____ INFORMATION SUPPLIED

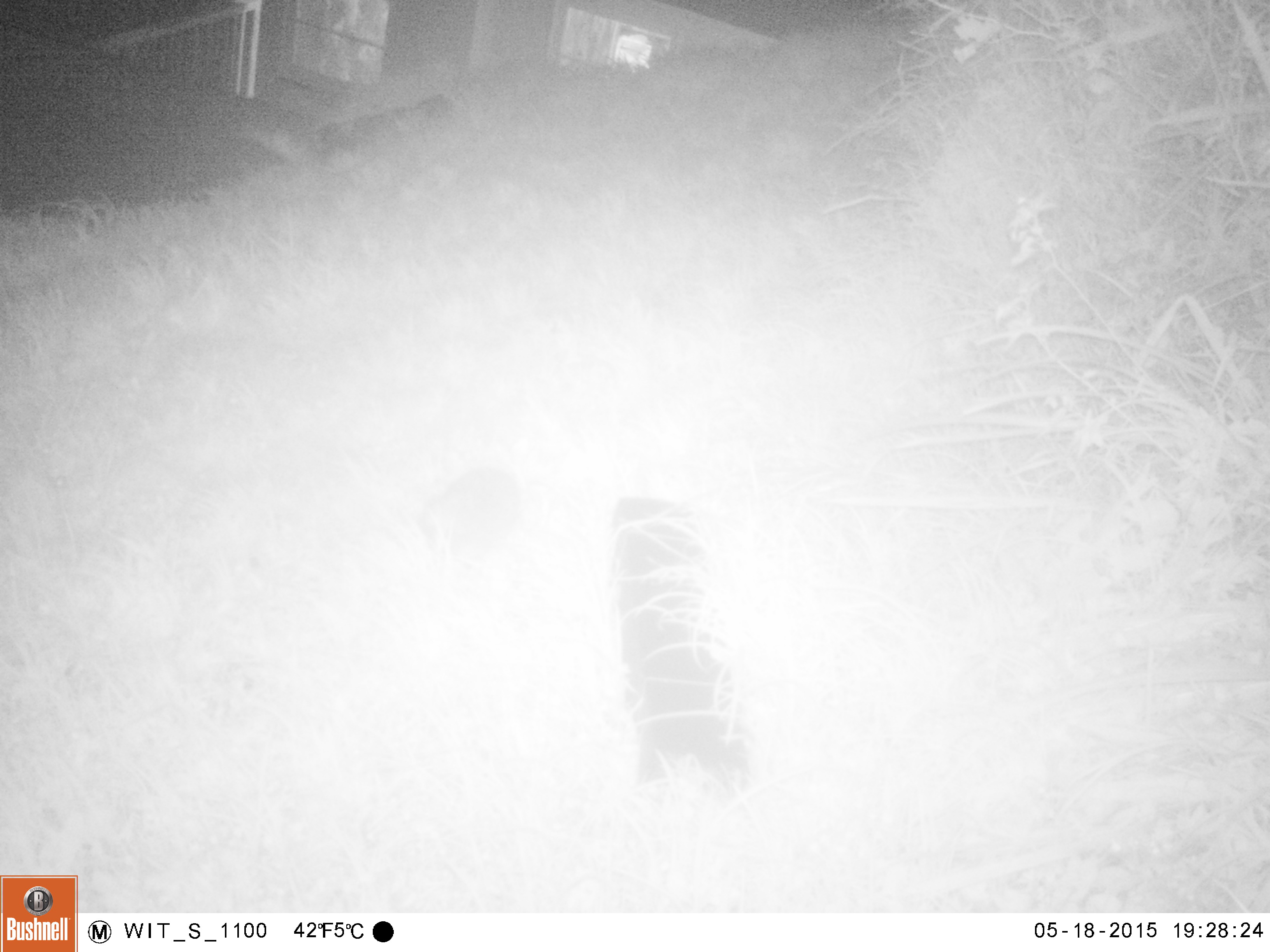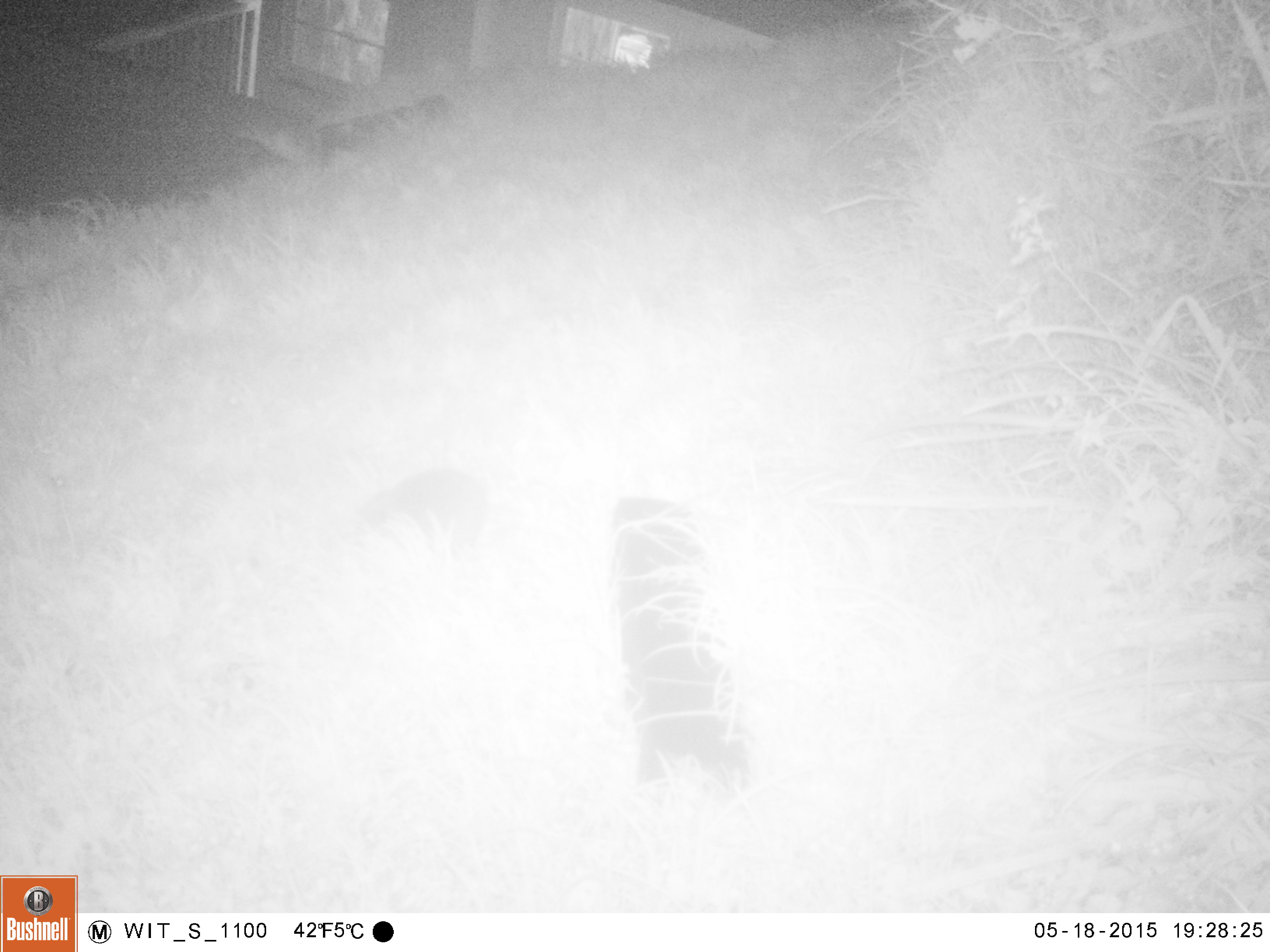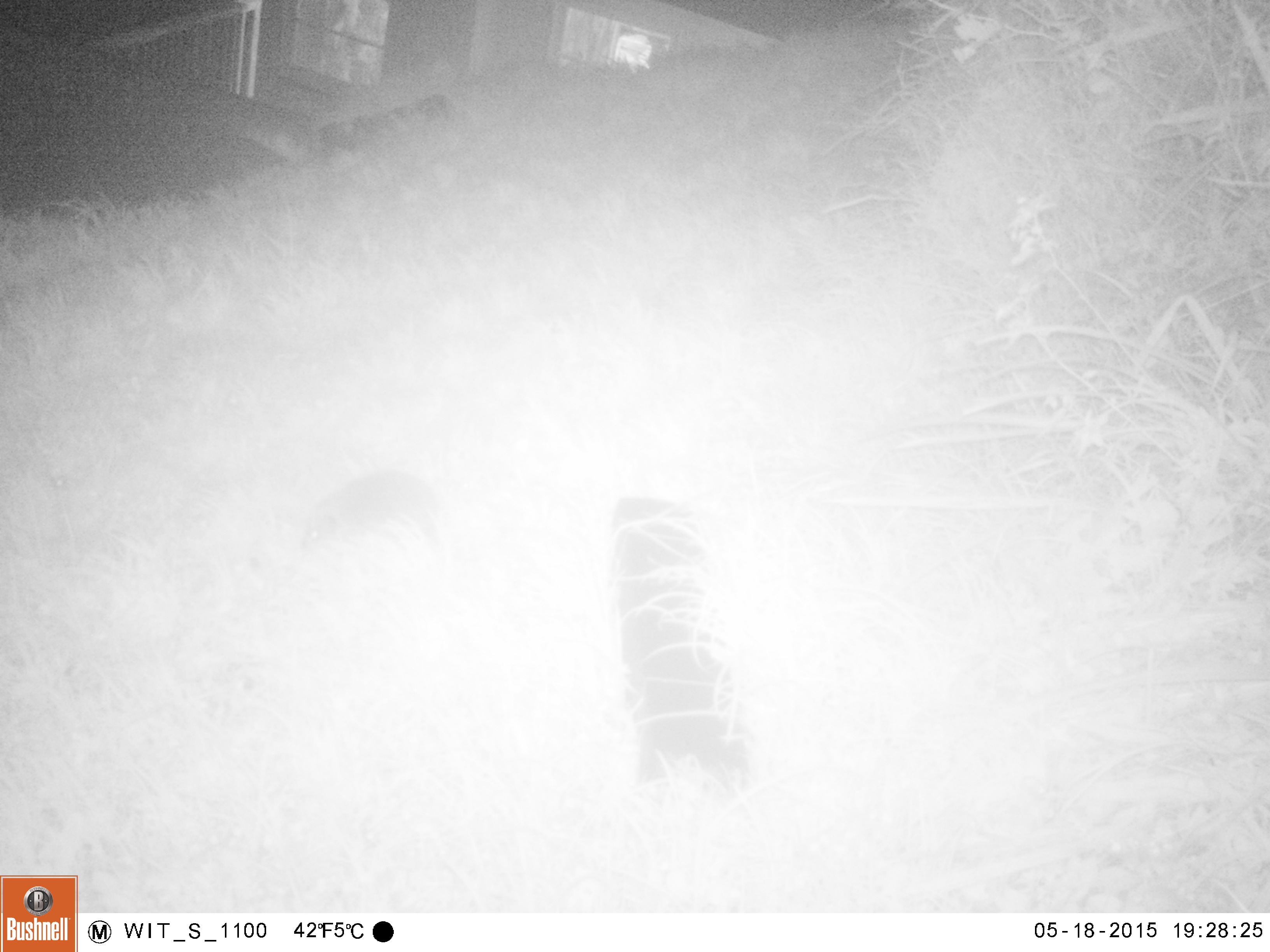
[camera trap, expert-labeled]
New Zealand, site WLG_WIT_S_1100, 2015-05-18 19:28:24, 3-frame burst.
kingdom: Animalia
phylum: Chordata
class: Mammalia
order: Eulipotyphla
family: Erinaceidae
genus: Erinaceus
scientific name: Erinaceus europaeus europaeus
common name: european hedgehog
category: hedgehog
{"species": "hedgehog (european hedgehog) (Erinaceus europaeus europaeus)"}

________

## WHAT THE TASK REQUIRES
Return every line above word for word, minus images.

## RESPONSE AREA
[camera trap, expert-labeled]
New Zealand, site WLG_WIT_S_1100, 2015-05-18 19:28:24, 3-frame burst.
kingdom: Animalia
phylum: Chordata
class: Mammalia
order: Eulipotyphla
family: Erinaceidae
genus: Erinaceus
scientific name: Erinaceus europaeus europaeus
common name: european hedgehog
category: hedgehog
{"species": "hedgehog (european hedgehog) (Erinaceus europaeus europaeus)"}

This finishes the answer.